536 Construct Binary Tree from String

You need to construct a binary tree from a string consisting of parenthesis and integers.

The whole input represents a binary tree. It contains an integer followed by zero, one or two pairs of parenthesis. The integer represents the root's value and a pair of parenthesis contains a child binary tree with the same structure.

You always start to construct theleftchild node of the parent first if it exists.

Example:

Input: "4(2(3)(1))(6(5))"
Output: return the tree root node representing the following tree:

       4
     /   \
    2     6
   / \   / 
  3   1 5

Note:

1. There will only be'(',')','-'and'0'~'9'in the input string.

2. An empty tree is represented by""instead of"()".

这题用了calculater的方法来边扫边算字符，所以决定pop的条件是看到两个连续的符号。这里assume输入的是valid的树。

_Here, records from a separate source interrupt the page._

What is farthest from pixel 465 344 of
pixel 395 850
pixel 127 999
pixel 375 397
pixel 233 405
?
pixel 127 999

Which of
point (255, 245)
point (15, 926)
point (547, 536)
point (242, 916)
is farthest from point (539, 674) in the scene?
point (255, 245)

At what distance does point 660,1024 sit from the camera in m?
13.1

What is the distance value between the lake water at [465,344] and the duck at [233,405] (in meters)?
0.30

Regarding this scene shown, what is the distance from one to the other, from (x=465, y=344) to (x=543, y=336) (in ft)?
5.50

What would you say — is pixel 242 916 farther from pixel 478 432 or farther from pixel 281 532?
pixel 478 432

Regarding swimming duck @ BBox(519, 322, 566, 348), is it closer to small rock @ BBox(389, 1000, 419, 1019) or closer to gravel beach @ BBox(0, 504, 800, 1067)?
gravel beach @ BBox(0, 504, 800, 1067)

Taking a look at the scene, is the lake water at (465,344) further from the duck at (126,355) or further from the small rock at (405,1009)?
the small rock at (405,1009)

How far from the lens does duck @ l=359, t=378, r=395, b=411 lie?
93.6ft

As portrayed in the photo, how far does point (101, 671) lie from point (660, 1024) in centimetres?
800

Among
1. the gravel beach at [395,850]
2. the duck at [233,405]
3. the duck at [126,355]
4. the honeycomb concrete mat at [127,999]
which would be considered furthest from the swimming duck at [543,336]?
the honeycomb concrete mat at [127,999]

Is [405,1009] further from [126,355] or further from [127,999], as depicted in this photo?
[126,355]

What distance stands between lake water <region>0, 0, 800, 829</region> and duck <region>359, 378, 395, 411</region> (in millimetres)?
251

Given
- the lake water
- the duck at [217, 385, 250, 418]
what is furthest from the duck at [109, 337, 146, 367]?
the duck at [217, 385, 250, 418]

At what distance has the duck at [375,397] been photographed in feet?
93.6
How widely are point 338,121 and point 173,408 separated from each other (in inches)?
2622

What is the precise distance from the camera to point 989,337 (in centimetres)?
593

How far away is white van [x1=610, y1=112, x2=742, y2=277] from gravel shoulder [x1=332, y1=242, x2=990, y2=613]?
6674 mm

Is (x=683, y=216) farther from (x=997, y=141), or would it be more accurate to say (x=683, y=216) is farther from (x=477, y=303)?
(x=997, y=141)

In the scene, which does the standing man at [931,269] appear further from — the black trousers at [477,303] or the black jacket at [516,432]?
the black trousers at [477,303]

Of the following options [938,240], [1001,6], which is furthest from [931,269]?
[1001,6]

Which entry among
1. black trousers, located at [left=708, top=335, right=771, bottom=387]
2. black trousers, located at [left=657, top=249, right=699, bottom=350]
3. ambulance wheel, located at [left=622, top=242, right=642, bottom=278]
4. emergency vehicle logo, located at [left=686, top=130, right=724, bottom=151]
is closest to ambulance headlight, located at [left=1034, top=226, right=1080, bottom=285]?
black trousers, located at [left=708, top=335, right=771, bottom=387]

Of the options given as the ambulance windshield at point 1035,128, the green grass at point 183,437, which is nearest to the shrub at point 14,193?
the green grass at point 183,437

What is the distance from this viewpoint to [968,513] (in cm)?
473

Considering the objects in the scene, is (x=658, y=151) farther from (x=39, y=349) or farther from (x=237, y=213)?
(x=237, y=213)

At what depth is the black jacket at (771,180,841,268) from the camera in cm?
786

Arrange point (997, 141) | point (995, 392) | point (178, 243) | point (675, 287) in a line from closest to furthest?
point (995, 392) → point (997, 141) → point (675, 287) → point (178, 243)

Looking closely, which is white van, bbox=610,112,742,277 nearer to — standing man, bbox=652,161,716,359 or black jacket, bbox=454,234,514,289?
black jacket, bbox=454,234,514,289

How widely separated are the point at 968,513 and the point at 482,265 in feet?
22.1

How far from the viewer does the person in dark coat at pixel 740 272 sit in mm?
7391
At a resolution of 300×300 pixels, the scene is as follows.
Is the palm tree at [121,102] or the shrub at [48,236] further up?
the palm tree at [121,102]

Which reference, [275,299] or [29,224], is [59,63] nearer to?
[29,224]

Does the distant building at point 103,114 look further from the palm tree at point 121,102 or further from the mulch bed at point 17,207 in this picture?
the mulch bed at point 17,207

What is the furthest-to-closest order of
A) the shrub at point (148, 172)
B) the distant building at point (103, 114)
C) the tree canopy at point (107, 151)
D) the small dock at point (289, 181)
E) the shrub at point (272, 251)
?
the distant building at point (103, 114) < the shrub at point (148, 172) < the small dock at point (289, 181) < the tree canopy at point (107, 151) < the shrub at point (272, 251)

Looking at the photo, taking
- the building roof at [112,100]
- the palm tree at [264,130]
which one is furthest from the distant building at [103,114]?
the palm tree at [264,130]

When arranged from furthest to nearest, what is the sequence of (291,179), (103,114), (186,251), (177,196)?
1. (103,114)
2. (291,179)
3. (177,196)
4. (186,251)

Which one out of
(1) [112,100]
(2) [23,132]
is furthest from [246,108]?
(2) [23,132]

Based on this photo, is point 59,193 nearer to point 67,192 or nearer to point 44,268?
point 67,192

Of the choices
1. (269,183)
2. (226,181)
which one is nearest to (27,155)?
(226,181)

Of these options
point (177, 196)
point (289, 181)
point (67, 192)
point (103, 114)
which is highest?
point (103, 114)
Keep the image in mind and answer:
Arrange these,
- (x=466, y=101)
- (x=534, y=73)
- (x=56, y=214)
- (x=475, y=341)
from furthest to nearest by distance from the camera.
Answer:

public TreeNode str2tree(String s) {
    if (s == null || s.length() == 0) {
        return null;
    }

    Stack<TreeNode> stack = new Stack<>();
    int sign = 1;
    int num = 0;
    for (int i = 0; i < s.length(); i++) {
        char cur = s.charAt(i);
        if (cur == '-') {
            sign = -1;
        } else if (Character.isDigit(cur)) {
            num = num * 10 + Character.getNumericValue(cur);
        } else {
            if (Character.isDigit(s.charAt(i - 1))) {
                int val = num * sign;
                num = 0;
                sign = 1;

                TreeNode newNode = new TreeNode(val);
                stack.push(newNode);
            } else {
                TreeNode pop = stack.pop();
                if (stack.peek().left == null) {
                    stack.peek().left = pop;
                } else {
                    stack.peek().right = pop;
                }
            }
        }
    }

    if (num != 0) {
        return new TreeNode(num * sign);
    }

    TreeNode pop = stack.pop();
    if (stack.peek().left == null) {
        stack.peek().left = pop;
    } else {
        stack.peek().right = pop;
    }

    return stack.pop();
}